Le similaire ou l'identique [le rien] apporte l'impalpable ou l'invisible; le sans effet. Il se matérialise par un différentiel physique invariant, un entre-deux constant et de ce fait imperceptible; et il se nomme « le similaire », un phénomène physique inobservable. Et ici dans le similaire, l’immobilité puise son étrange existence.

« Par exemple, un cercle strictement homogène, c’est-à-dire similaire en tout point en rotation sur lui-même sera indifférent dans son mouvement. Aucune variation ou déformation observable n’en émerge ». Hubert REEVES.

et ici l’objet nous parait immobile.

Du différent nait le palpable ou le visible; l'effet tangible mesurable dans nos appareils. Il se matérialise par un différentiel, un entre-deux à la variation perceptible; et il se nomme « le mouvement », l'effet observable. Et ici dans le différent la mobilité puise son étrange existence.

« Par exemple, un cercle non homogène (avec une déformation même infime en un point du cercle) en rotation sur lui-même expose un mouvement observable.
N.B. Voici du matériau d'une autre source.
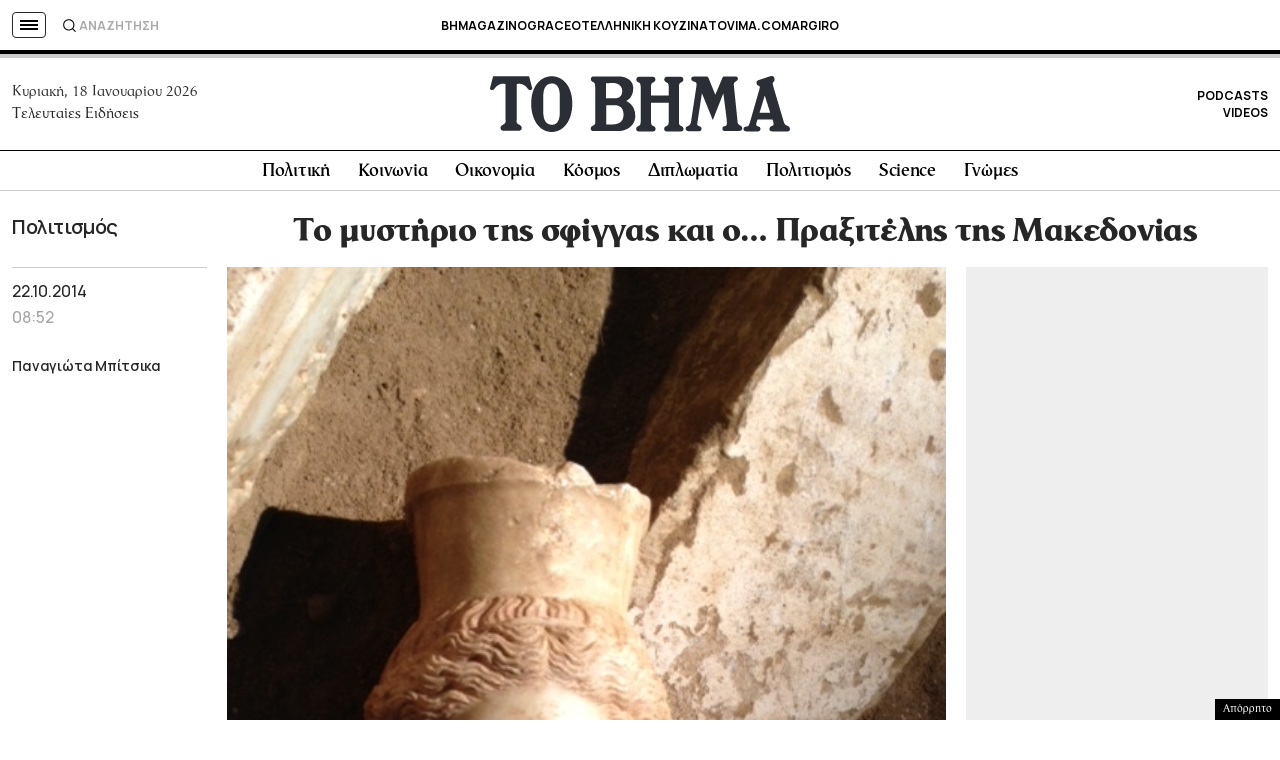

--- FILE ---
content_type: text/html; charset=utf-8
request_url: https://www.google.com/recaptcha/api2/aframe
body_size: 182
content:
<!DOCTYPE HTML><html><head><meta http-equiv="content-type" content="text/html; charset=UTF-8"></head><body><script nonce="I9bD8ldNnV0sfiwK7k6g7w">/** Anti-fraud and anti-abuse applications only. See google.com/recaptcha */ try{var clients={'sodar':'https://pagead2.googlesyndication.com/pagead/sodar?'};window.addEventListener("message",function(a){try{if(a.source===window.parent){var b=JSON.parse(a.data);var c=clients[b['id']];if(c){var d=document.createElement('img');d.src=c+b['params']+'&rc='+(localStorage.getItem("rc::a")?sessionStorage.getItem("rc::b"):"");window.document.body.appendChild(d);sessionStorage.setItem("rc::e",parseInt(sessionStorage.getItem("rc::e")||0)+1);localStorage.setItem("rc::h",'1768760354953');}}}catch(b){}});window.parent.postMessage("_grecaptcha_ready", "*");}catch(b){}</script></body></html>

--- FILE ---
content_type: application/javascript; charset=utf-8
request_url: https://fundingchoicesmessages.google.com/f/AGSKWxXNcXQGrJdMGXxzNp4RBgz2ab6Y9tw_bV7hxToiTLG7EDDomlUzOIeujKORqJJXUCWtQtLmjhc_19doT7VIqxJCv3jPDfFyEpLWuM2qZaostJ_lMBe_-gY2X0pSQq4PUV38wMLq9cZEP6PtrRJRw4iF6DkMme14PFKyrvgHEjRzl9RsNuoXghmB29F4/_/InlineAds.://adcl./popupdfp./ads.json?/assets/js/ad.
body_size: -1292
content:
window['504927d1-e176-4f3f-b697-40446e0d0e0e'] = true;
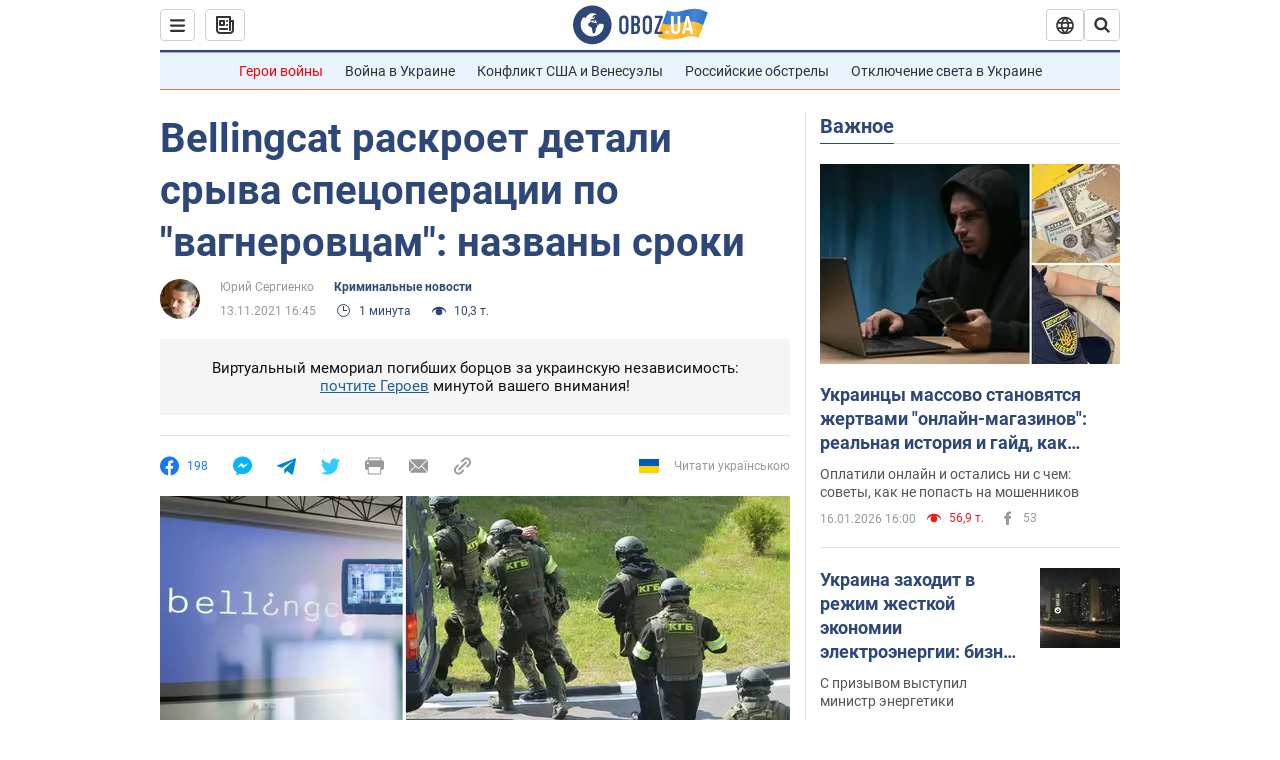

--- FILE ---
content_type: application/x-javascript; charset=utf-8
request_url: https://servicer.idealmedia.io/1418748/1?nocmp=1&sessionId=696b5268-15296&sessionPage=1&sessionNumberWeek=1&sessionNumber=1&scale_metric_1=64.00&scale_metric_2=256.00&scale_metric_3=100.00&cbuster=1768641128148265059281&pvid=32dbd663-1d41-418d-8c05-57410f4760cc&implVersion=11&lct=1763555100&mp4=1&ap=1&consentStrLen=0&wlid=b8dfdabe-a9aa-4dee-a4c5-e22d47321d51&uniqId=1752d&niet=4g&nisd=false&evt=%5B%7B%22event%22%3A1%2C%22methods%22%3A%5B1%2C2%5D%7D%2C%7B%22event%22%3A2%2C%22methods%22%3A%5B1%2C2%5D%7D%5D&pv=5&jsv=es6&dpr=1&hashCommit=cbd500eb&apt=2021-11-13T16%3A45%3A00&tfre=3312&w=0&h=1&tl=150&tlp=1&sz=0x1&szp=1&szl=1&cxurl=https%3A%2F%2Fincident.obozrevatel.com%2Fcrime%2Fbellingcat-raskroet-detali-sryiva-spetsoperatsii-po-vagnerovtsam-nazvanyi-sroki.htm&ref=&lu=https%3A%2F%2Fincident.obozrevatel.com%2Fcrime%2Fbellingcat-raskroet-detali-sryiva-spetsoperatsii-po-vagnerovtsam-nazvanyi-sroki.htm%3F_gl%3D1*hpu94y*_ga*MjEyMTc3MTc1LjE2MzMwMTM2NTM.*_ga_JBX3X27G7H*MTYzNjk4OTYwMi4yMTcuMS4xNjM2OTkwMzk0LjA.%26_ga%3D2.248965892.2024343960.1636903737-212177175.1633013653
body_size: 842
content:
var _mgq=_mgq||[];
_mgq.push(["IdealmediaLoadGoods1418748_1752d",[
["tsn.ua","11957692","1","У Львові поліціянтка з ноги напала на жінку, яка прибирала сніг","Львівська міська рада та поліція з’ясовують обставини конфлікту між поліціянткою та двірничкою","0","","","","R2x31cRBfszMZuNqAuHC7Dy7olHYmdeH4WWZyiZj91QwTJzDlndJxZG2sYQLxm7SJP9NESf5a0MfIieRFDqB_Kldt0JdlZKDYLbkLtP-Q-WSBdXOtZ38UjLnDT5NAKJM",{"i":"https://s-img.idealmedia.io/n/11957692/45x45/79x0x630x630/aHR0cDovL2ltZ2hvc3RzLmNvbS90LzUwOTE1My9mZjZkN2NlMzJkNTI1YjE3Njg2NGZhYTc1MzE0NjdmOS5qcGVn.webp?v=1768641128-2rikfZAvSr788ZAng2PhzNmTXjeRTjDOUfePnCOVvUA","l":"https://clck.idealmedia.io/pnews/11957692/i/1298901/pp/1/1?h=R2x31cRBfszMZuNqAuHC7Dy7olHYmdeH4WWZyiZj91QwTJzDlndJxZG2sYQLxm7SJP9NESf5a0MfIieRFDqB_Kldt0JdlZKDYLbkLtP-Q-WSBdXOtZ38UjLnDT5NAKJM&utm_campaign=obozrevatel.com&utm_source=obozrevatel.com&utm_medium=referral&rid=99534381-f384-11f0-85d2-c4cbe1e3eca4&tt=Direct&att=3&afrd=296&iv=11&ct=1&gdprApplies=0&muid=q0h8OgYV_sc1&st=-300&mp4=1&h2=RGCnD2pppFaSHdacZpvmnoTb7XFiyzmF87A5iRFByjv3Uq9CZQIGhHBl6Galy7GAk9TSCRwSv8cyrs8w0o3L6w**","adc":[],"sdl":0,"dl":"","category":"События Украины","dbbr":0,"bbrt":0,"type":"e","media-type":"static","clicktrackers":[],"cta":"Читати далі","cdt":"","tri":"995357ea-f384-11f0-85d2-c4cbe1e3eca4","crid":"11957692"}],],
{"awc":{},"dt":"desktop","ts":"","tt":"Direct","isBot":1,"h2":"RGCnD2pppFaSHdacZpvmnoTb7XFiyzmF87A5iRFByjv3Uq9CZQIGhHBl6Galy7GAk9TSCRwSv8cyrs8w0o3L6w**","ats":0,"rid":"99534381-f384-11f0-85d2-c4cbe1e3eca4","pvid":"32dbd663-1d41-418d-8c05-57410f4760cc","iv":11,"brid":32,"muidn":"q0h8OgYV_sc1","dnt":2,"cv":2,"afrd":296,"consent":true,"adv_src_id":39175}]);
_mgqp();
Une variation ou une déformation observable en émerge ». Hubert REEVES.

et ici l’objet nous parait mobile.

 

Cependant le similaire invisible [l’absence de variations observables, le stable- le rien inobservable] et le différent visible [la présence de variations observables, l'instable- le réel observable] participent au même titre au fonctionnement du monde. Ce sont tous les deux des observations, visibles ou invisibles.

Dans cette optique, le « néant » seul échappe à la dualité constructrice, à l'entre-deux animant le rien, « le similaire » ou le quelque chose,  « le différent ». Alors le Néant se pare d’absolu car, s’il existe, il existe en tant que tel, en Soi. Il est unique.

 

_ Ton unique suffisant n’existe pas ! Le Néant n’existe pas, par définition. Il est insuffisant ! Pout tout système isolé tel qu'imaginé par Galileo Galilée; un système fermé, replié entièrement sur soi est alors dénué de toute interaction avec son environnement. Pour un tel système l’extérieur n’existe pas et le contexte est physiquement imperceptible et inobservable. Il est néant par définition. Et il existe ou n’existe pas selon la convenance de chacun. 

« Ici se fixe l’horizon de la certitude ».

 

Alors peut-être l’Au-delà incertain s’affronte-t-il à l’En-deçà certain.

images (87) La voie Lactée; la Galaxie qui loge la planète Terre, vue à partir de son intérieur.

LUCY d’Enfer. Le 01 Février 2017. Incertaine mais plus que parfaite.